**Action item A:** Reproduce the part of the C and Verilog code excerpt starting with "for(i=0; i<8; i++)" and going on through "(input_buffer[i] == i+1)".
**Action item B:** Name every variable declared in the section of the C and Verilog code excerpt headed "Data Types: C code".
**Action item C:** Please go on with the C and Verilog code excerpt from the point where it stops.

Operations and Conditions are mentioned in this post for VHDL and Verilog languages.


Front-End (I/O): C Code : 
Code: Select all
// C Code Style
#include "stdio.h"
   void main()
   {
      char *input_port;
      char *output_port;
      int i;
      // giving address of Input Output Location Normally Address are Defined In GPIO.H Header File of the System
      input_port  = (char *)  0x10000000;
      output_port = (char *)  0x20000000;

      char data_process[16] =  {1,2,3,4,5,6,7,8};
      char output_buffer[16];
      char input_buffer[16];

      for(i=0; i<8; i++)
         {
         input_buffer[i]=input_buffer[i];
         // or
         // input_buffer[i] = *(roccc_register1+x);
         if (input_buffer[i] == i+1)
         {
         output_buffer[i] = input_buffer[i]+data_process[i];
         output_port[i]=output_buffer[i];
         printf("%d \n", output_buffer[i]);
         }
         }
   }

Front-End (I/O): Verilog Code : 
Code: Select all
module front_end_io(
input_port , //  32 bit binary output
output_port , //  32-bit input
clock_bit       //  Clock Signal
);
// The address of input and output ports are also identified in a separate file each system (i.e. FPGA) has different names for different outputs.
//-----------Output Ports---------------
output [31:0] input_port  ;
//-----------Input Ports---------------
input  enable ;
input [31:0] output_port ;
//------------Internal Variables--------

//-------------Code Start-----------------

always @ (posedge clock_bit)
 begin
output_port<=input_port;
  end
end     
endmodule

Data Types: C code : 
Code: Select all
#include "stdio.h"
void main()
{
   int data_32bit;
   char data_8bit;
   char *data_string="UCERD.COM";
   int    one_d_array[16];
   int    two_d_array[16][16];

   data_32bit=1025468; // less than 0xffffffff
   two_d_array[1][5]=1100556;

   printf("Data from 32 Bit Single Int %d \n", data_32bit);
   printf("Data from Two D Array %d \n", two_d_array[1][5]);
   printf("String Value %s \n", data_string);
}

Data Type: Verilog Code : 
Code: Select all
module front_end_io(
input_port , //  32 bit binary output
output_port , //  32-bit input
clock_bit       //  Clock Signal
);
//----------- Input Ports---------------
output [31:0] input_port  ;
//-----------Output Ports---------------
input  enable ;
input [31:0] output_port ;
//------------Internal Variables--------
reg [7:0] memory_one_d [0:255];
//   Here [7:0] is the memory width and [0:255] is the memory depth with the following parameters:
//   Width : 8 bits, little endian
//   Depth : 256, address 0 corresponds to location 0 in the array.

**Material provided:**

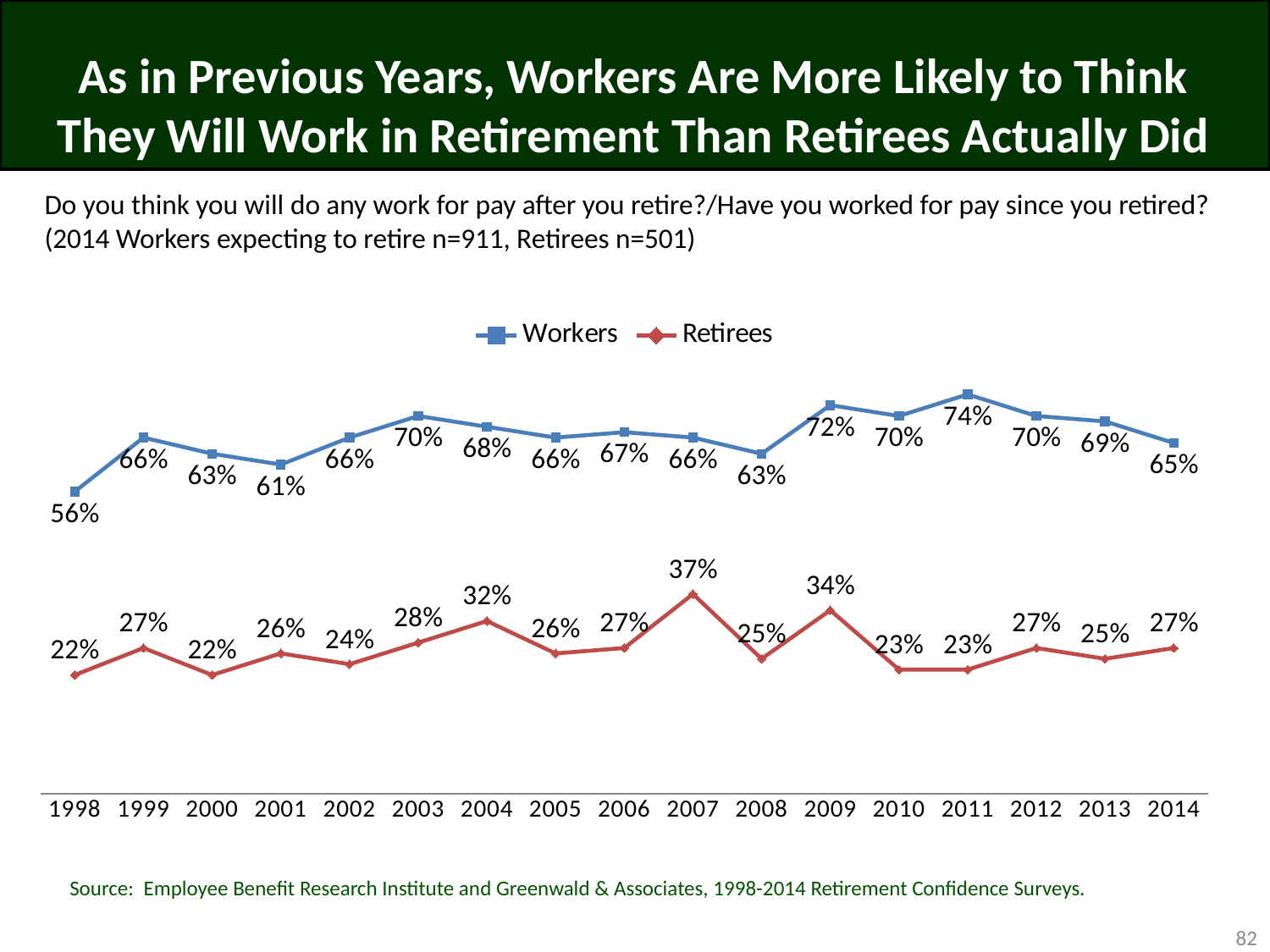
Which series had the higher value in 2009, Workers or Retirees? Workers In which year did the Workers series reach its highest value? 2011 What colour is the Retirees line? Red How many series does the legend list? 2 What percentage of Retirees reported having worked for pay since retiring in 2007? 37% What is the difference between the Workers value and the Retirees value in 2014? 38 percentage points In which year was the Workers series at its lowest value? 1998 What percentage of Workers expected to work for pay after retiring in 2014? 65% Did the Workers series rise or fall from 2011 to 2014? Fall How many years are shown on the x axis? 17 What kind of chart is shown on the slide? Line chart In which year did the Retirees series reach its highest value? 2007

**Response A:**
for(i=0; i<8; i++)
         {
         input_buffer[i]=input_buffer[i];
         // or
         // input_buffer[i] = *(roccc_register1+x);
         if (input_buffer[i] == i+1)

**Response B:** data_32bit, data_8bit, data_string, one_d_array, two_d_array

**Response C:**
reg address;
//-------------Conditions and Computations Start-----------------
// A number of Conditions can be applied here based on problem solutions.
// These conditions are mentioned in this post
always @ (posedge clock_bit)
begin
memory_one_d[address] = input_port;
address <= address+1;
end
      endmodule

Conditions : 
Code: Select all
module front_end_io(
input_port , //  32 bit binary output
output_port , //  32-bit input
clock_bit       //  Clock Signal
);
//----------- Input Ports---------------
output [31:0] input_port  ;
//-----------Output Ports---------------
input  enable ;
input [31:0] output_port ;
//------------Internal Variables--------
reg [7:0] memory_one_d [0:255];
//   Here [7:0] is the memory width and [0:255] is the memory depth with the following parameters:
//   Width : 8 bits, little endian
//   Depth : 256, address 0 corresponds to location 0 in the array.
reg address;
//-------------Conditions and Computations Start-----------------
// A number of Computation operators can be applied here based on problem solutions.
// These computational operators are mentioned in this post
always @ (posedge clock_bit)
 begin
if(memory_one_d[address] == 0) begin
memory_one_d[address] = input_port;
end
address <= address+1;
case (memory_one_d[address])
32'h00000000 : memory_one_d[address] = input_port;
32'h00000001 : memory_one_d[address] = input_port;
32'h00000002 : memory_one_d[address] = input_port;
end case
end 
endmodule

Operations : 
Code: Select all
module front_end_io(
input_port , //  32 bit binary output
output_port , //  32-bit input
clock_bit       //  Clock Signal
);
//----------- Input Ports---------------
output [31:0] input_port  ;
//-----------Output Ports---------------
input  enable ;
input [31:0] output_port ;
//------------Internal Variables--------
reg [7:0] memory_one_d [0:255];
//   Here [7:0] is the memory width and [0:255] is the memory depth with the following parameters:
//   Width : 8 bits, little endian
//   Depth : 256, address 0 corresponds to location 0 in the array.
reg address;
//-------------Conditions and Computations Start-----------------
always @ (posedge clock_bit)
 begin
memory_one_d[address] = input_port;
address <= address+1;
end     
endmodule

System Examples
Timer : 
Code: Select all
//-----------------------------------------------------
// Design Name : up_counter
// Function    : Up counter
//-----------------------------------------------------
module up_counter    (
out     ,  // Output of the counter
enable  ,  // enable for counter
clk     ,  // clock Input
reset      // reset Input
);
//----------Output Ports--------------
    output [7:0] out;
//------------Input Ports--------------
     input enable, clk, reset;
//------------Internal Variables--------
    reg [7:0] out;
//-------------Code Starts Here-------
always @(posedge clk)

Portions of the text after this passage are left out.